Provided material:
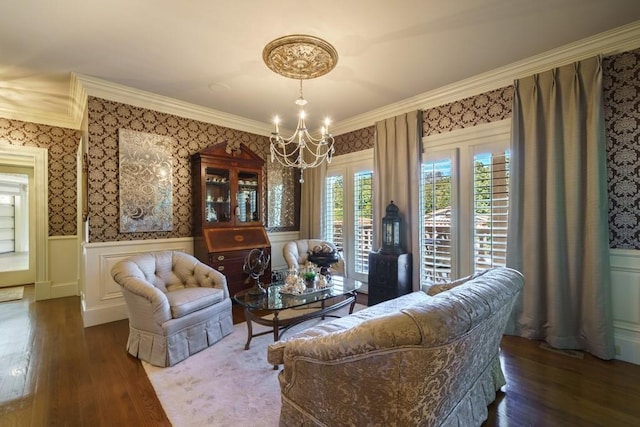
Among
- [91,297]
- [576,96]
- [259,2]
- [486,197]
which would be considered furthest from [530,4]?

Exercise prompt: Reproduce the rows above verbatim, omitting the picture.

Result:
Among
- [91,297]
- [576,96]
- [259,2]
- [486,197]
which would be considered furthest from [530,4]?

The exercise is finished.